Your task
Taking the listing below, restate word for word each line from the line with "United States, site sanjuan_2016_Unit186_Ivan141." to the line with "common name: mule deer", ends included, and stop there.

Supplied entries
□ □ □ □

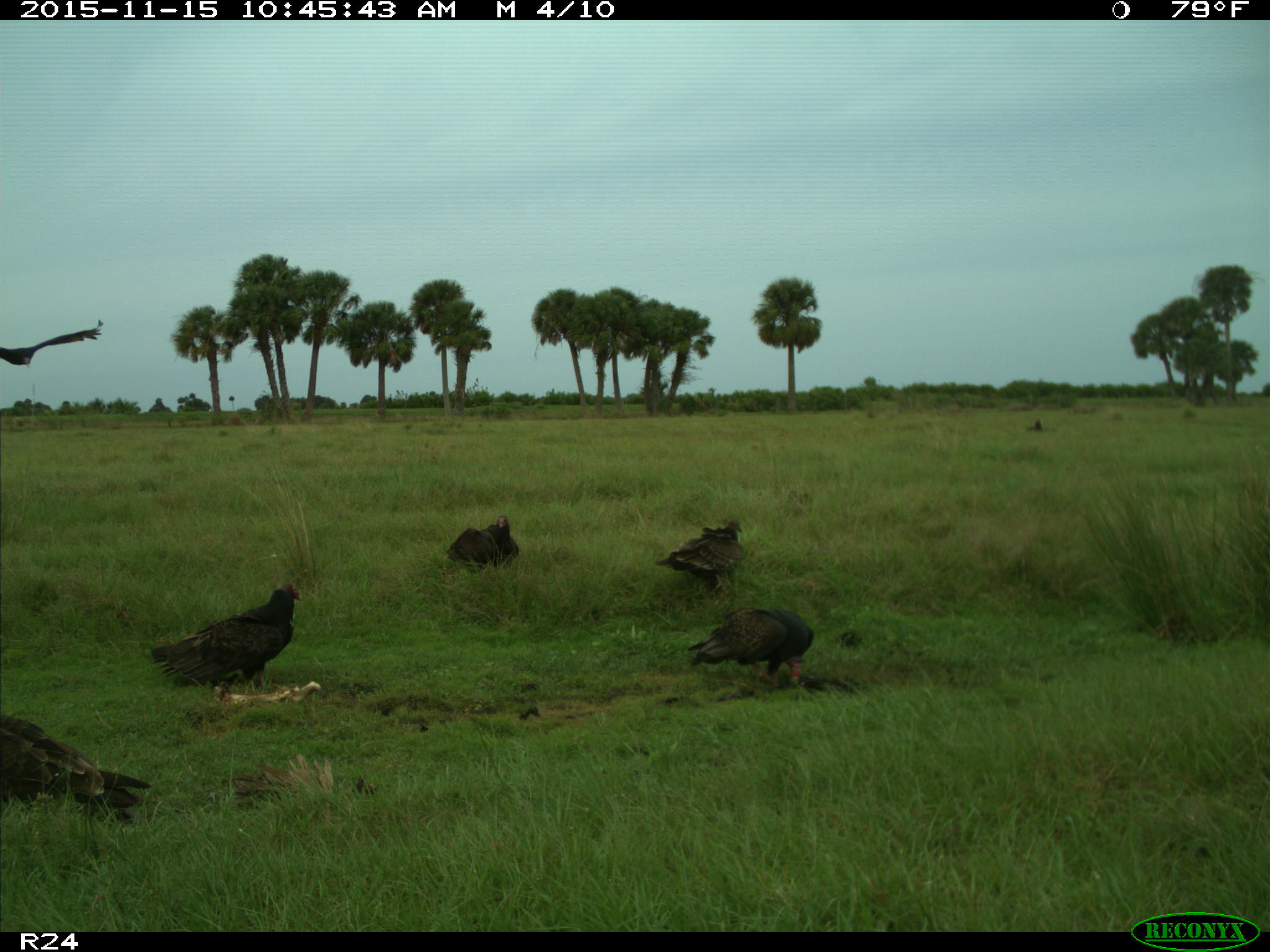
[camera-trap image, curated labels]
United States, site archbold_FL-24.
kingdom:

□ □ □ □

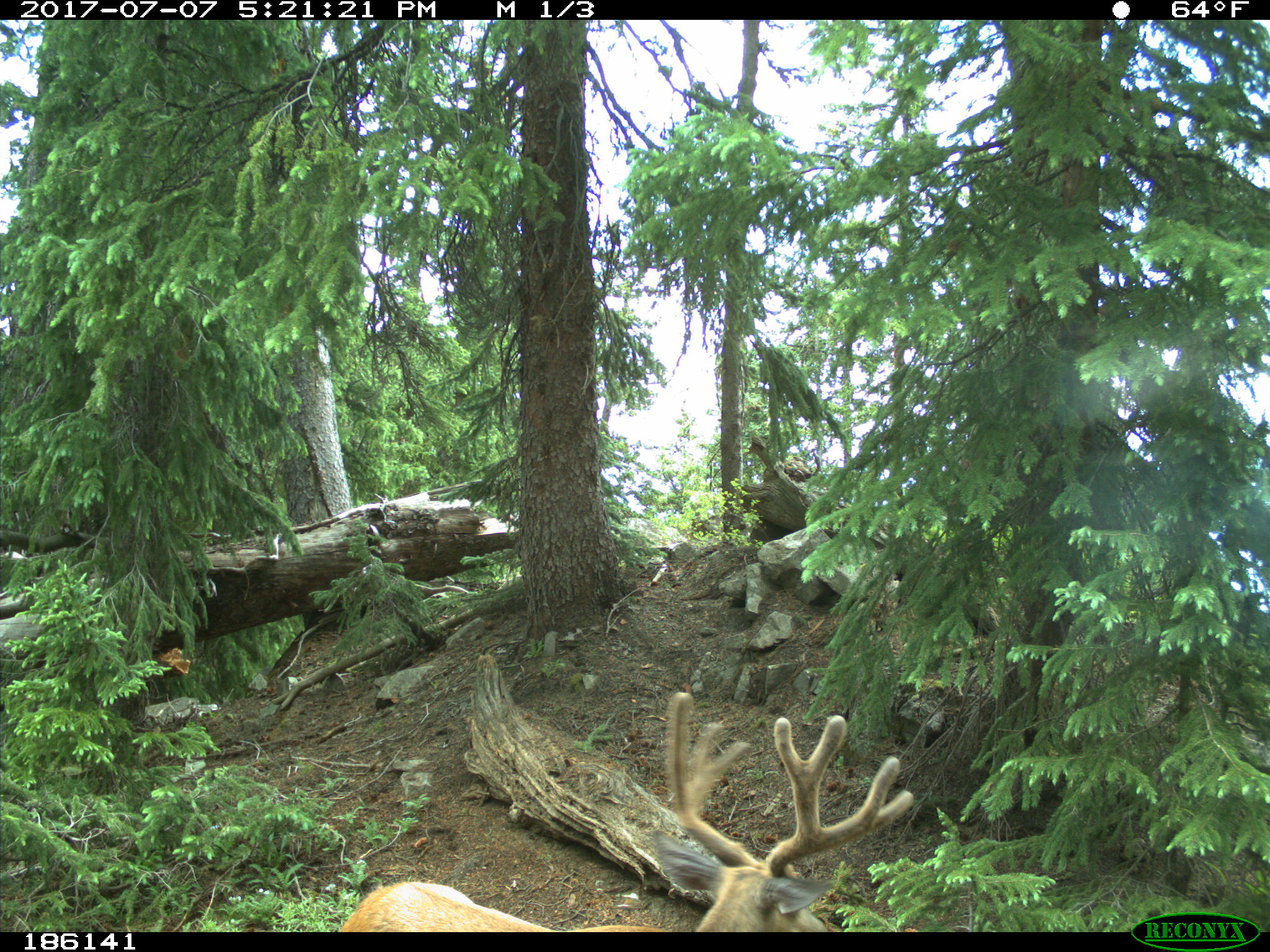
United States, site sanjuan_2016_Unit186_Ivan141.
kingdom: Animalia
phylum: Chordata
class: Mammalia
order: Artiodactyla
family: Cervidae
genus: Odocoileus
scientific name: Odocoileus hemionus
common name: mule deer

□ □ □ □

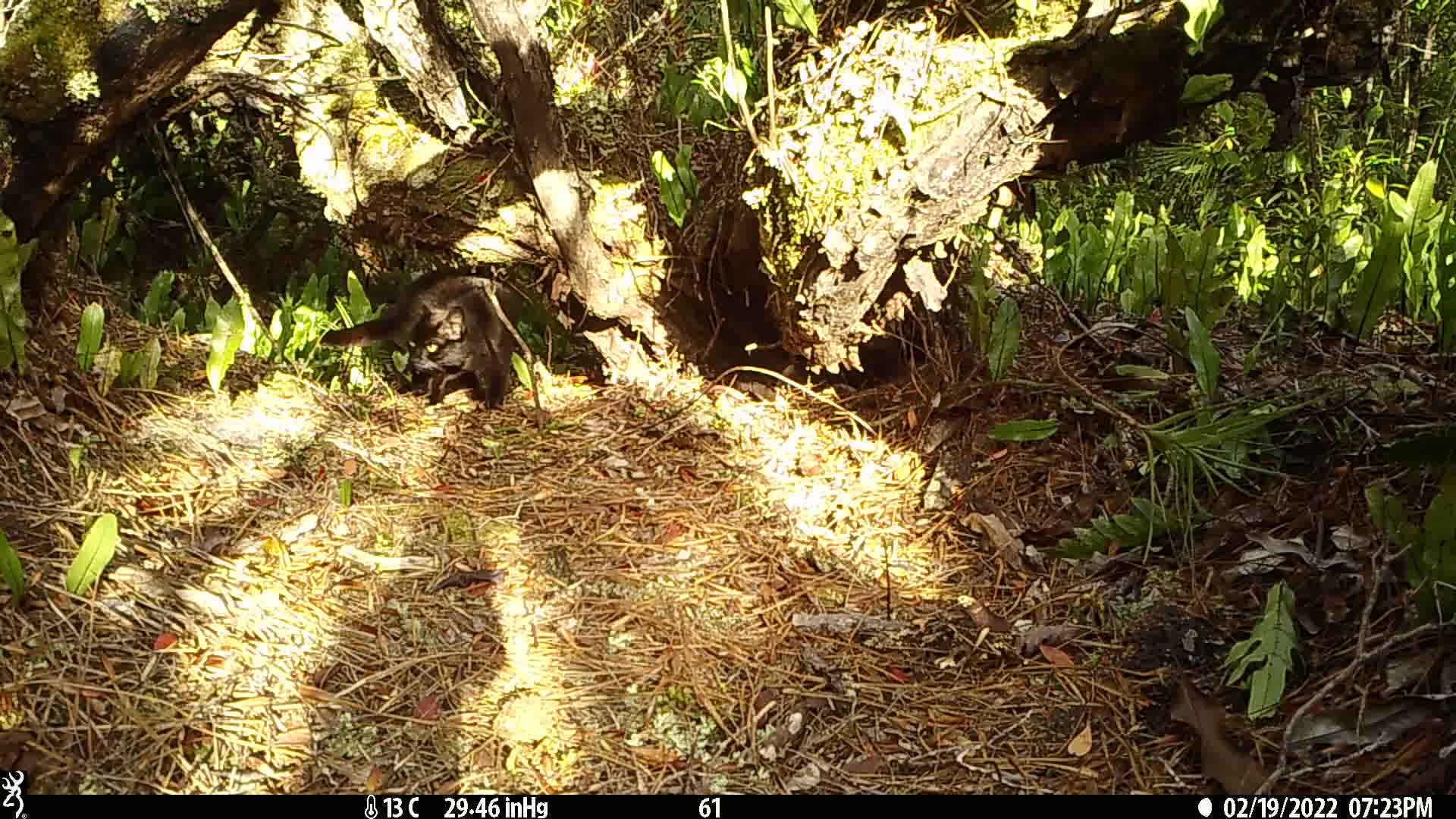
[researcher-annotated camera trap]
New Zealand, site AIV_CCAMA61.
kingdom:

□ □ □ □

Output below
United States, site sanjuan_2016_Unit186_Ivan141.
kingdom: Animalia
phylum: Chordata
class: Mammalia
order: Artiodactyla
family: Cervidae
genus: Odocoileus
scientific name: Odocoileus hemionus
common name: mule deer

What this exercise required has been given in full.